Ho avuto l’onore, al Merano Wine Festival, di conoscere e degustare i vini della famiglia Saadé.

Vignaioli dal 1960 sono riusciti a tornare a produrre vino, riportando in vita una tradizione siriana antica, quasi scomparsa durante il dominio musulmano. Il loro è il primo progetto siriano per la rinascita del vino di qualità. Dal 2003 hanno piantato viti alle pendici dei monti  Al-Ansariyah, nel Nord-Ovest del Paese. Tre anni dopo, la prima vendemmia. Con l’aiuto di  Stéphane Derenoncourt, il consulente francese che lavora per importanti cantine a Bordeaux, per Francis Ford Coppola nella Napa Valley e per Tenuta Argentiera a Bolgheri, Toscana.

“Durante la stagione della maturazione, quando sono in Libano, le uve provenienti dalla Siria arrivano in taxi”. Ogni due o tre giorni viene organizzato un viaggio in Libano per portare i campioni delle uve, conservate grazie al ghiaccio, all’enologo e alla sua squadra di tecnici.

Una cantina da 600 mila bottiglie l’anno

L’azienda non è stata presa di mira durante gli ultimi due anni del conflitto ha, oggi, 60 operai stagionali, assieme ai 15 dipendenti fissi nella tenuta di 20 ettari. La vendemmia è prevista tra ottobre e novembre. Nonostante tutto gli investimenti non si fermano: verranno piantati nuovi vigneti. “Il vino ci ha legato a questa terra – spiega Karim Saadé – non possiamo fare i bagagli e chiudere tutto”.

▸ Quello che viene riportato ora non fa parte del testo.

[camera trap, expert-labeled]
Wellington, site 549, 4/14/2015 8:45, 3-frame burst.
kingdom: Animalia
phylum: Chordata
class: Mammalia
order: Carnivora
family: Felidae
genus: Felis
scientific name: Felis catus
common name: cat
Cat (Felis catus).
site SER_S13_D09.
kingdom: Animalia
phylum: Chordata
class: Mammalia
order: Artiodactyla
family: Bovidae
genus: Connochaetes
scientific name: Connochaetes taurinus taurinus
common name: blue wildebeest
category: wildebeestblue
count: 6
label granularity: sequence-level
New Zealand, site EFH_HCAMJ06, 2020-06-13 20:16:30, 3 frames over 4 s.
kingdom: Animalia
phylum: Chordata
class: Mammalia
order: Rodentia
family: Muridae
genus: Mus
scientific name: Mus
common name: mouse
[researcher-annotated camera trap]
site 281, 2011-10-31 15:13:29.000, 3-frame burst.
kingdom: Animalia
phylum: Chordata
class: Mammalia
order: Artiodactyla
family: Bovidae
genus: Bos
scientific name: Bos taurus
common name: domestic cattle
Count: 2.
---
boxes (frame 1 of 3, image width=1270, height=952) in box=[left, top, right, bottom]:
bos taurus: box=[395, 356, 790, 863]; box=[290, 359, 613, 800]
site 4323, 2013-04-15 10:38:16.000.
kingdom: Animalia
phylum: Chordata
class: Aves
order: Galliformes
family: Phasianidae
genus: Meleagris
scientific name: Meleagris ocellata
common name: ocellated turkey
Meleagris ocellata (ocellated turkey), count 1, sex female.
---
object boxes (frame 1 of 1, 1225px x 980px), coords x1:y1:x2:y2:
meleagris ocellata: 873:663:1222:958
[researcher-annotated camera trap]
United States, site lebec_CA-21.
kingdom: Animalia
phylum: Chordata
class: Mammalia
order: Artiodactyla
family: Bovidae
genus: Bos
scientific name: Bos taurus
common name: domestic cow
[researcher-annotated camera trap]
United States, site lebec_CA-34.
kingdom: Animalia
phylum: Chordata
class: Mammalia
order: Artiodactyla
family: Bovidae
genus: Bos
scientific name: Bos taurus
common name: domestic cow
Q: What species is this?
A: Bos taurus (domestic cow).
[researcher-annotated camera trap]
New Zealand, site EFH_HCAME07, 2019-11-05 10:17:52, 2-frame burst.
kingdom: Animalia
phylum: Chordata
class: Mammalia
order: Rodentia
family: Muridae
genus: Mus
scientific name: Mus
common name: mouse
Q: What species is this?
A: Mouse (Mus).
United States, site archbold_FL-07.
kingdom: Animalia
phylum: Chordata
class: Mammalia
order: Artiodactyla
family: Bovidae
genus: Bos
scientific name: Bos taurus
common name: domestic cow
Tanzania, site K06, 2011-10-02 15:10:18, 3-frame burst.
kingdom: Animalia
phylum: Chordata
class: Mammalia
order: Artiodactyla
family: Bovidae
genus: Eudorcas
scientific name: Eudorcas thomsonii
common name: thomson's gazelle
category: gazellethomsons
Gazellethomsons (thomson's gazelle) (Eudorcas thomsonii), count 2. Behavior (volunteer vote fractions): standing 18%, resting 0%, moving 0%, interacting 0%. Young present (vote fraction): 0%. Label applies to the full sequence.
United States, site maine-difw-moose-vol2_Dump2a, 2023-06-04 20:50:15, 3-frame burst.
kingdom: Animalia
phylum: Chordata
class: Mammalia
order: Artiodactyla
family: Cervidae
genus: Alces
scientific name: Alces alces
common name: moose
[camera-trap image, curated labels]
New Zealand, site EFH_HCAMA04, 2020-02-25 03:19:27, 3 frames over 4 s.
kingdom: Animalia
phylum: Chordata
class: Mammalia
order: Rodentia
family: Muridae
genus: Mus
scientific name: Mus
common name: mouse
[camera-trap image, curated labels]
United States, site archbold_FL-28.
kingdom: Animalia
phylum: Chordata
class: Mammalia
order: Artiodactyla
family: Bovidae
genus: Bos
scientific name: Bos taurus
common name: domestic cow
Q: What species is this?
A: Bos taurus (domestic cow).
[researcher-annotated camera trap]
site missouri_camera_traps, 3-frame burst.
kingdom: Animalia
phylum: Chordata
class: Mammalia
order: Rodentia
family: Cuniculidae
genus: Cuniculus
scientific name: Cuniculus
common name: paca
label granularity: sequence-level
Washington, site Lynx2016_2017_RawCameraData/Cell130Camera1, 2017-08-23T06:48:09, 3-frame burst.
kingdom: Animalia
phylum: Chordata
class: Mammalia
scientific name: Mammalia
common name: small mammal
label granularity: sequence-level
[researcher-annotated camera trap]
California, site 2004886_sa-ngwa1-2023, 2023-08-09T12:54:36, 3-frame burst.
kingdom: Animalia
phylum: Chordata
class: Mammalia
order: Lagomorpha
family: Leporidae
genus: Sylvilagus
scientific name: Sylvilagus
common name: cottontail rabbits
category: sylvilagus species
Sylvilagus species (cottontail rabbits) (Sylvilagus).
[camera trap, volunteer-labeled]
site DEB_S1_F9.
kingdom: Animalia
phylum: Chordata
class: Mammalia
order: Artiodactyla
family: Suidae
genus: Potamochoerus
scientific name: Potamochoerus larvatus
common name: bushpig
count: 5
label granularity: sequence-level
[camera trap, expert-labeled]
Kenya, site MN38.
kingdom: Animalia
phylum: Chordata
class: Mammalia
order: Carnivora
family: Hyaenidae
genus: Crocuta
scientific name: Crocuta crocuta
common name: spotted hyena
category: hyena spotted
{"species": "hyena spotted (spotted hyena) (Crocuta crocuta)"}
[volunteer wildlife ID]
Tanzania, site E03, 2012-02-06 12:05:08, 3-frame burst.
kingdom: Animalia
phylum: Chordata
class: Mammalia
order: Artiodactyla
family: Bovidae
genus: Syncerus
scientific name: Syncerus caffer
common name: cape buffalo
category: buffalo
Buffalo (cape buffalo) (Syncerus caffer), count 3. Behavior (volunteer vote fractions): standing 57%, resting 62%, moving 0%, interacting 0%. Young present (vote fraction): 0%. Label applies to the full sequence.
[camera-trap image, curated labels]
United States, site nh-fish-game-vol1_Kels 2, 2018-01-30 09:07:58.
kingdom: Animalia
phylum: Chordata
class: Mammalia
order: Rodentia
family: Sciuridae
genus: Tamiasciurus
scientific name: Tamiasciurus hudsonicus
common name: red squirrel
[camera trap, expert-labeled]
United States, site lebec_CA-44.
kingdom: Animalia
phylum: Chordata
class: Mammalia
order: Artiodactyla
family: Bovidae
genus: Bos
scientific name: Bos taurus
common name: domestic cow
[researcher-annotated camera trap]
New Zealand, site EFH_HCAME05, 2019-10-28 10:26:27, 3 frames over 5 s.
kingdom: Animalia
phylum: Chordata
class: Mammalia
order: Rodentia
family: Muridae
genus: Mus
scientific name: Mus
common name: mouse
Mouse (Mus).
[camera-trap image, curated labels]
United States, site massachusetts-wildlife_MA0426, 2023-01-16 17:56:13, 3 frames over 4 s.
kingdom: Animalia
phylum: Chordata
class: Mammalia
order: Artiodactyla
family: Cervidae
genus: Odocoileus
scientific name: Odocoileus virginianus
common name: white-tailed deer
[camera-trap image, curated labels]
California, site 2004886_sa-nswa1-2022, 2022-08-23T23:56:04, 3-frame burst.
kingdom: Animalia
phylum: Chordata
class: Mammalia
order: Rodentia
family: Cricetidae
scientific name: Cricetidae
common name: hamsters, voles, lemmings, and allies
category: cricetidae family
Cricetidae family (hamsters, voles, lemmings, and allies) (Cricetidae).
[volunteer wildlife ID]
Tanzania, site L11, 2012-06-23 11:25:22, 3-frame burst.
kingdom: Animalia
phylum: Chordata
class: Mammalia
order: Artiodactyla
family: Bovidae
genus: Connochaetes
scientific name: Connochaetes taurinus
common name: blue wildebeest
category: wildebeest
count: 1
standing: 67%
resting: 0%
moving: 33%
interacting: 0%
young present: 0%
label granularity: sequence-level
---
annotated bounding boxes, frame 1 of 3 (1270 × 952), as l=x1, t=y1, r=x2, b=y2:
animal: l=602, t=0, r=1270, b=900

Il cuore di Château Bargylus è una cantina da 600 mila bottiglie l’anno, le uve sono Cabernet Sauvignon, Syrah e Merlot per i rossi, Chardonnay e Sauvignon per i bianchi. La famiglia Saadé ha origini greco ortodosse. Sia i bianchi che i rossi si attestano sui 14 gradi. Degustando i rossi troveremo profumi mediterranei, soprattutto cedro e eucalipto; mentre i bianchi sono freschi, fruttati e salini.

I fratelli Saadé sostengono che se anche avessero avuto il sospetto, dieci anni fa, di quello che sarebbe successo in Siria, sarebbero tornati lo stesso per impiantare vigneti. Una tenacia degna del sonetto al vino, un tempo cantato “dall’arabo e dal persiano”, da Jorge Luis Borges nel Sonetto al vino: “Nella notte del giubilo e nell’infausto giorno \ esalta l’allegria o attenua la paura \ e questo ditirambo nuovo che oggi gli canto\  lo intonarono un giorno l’arabo e il persiano”.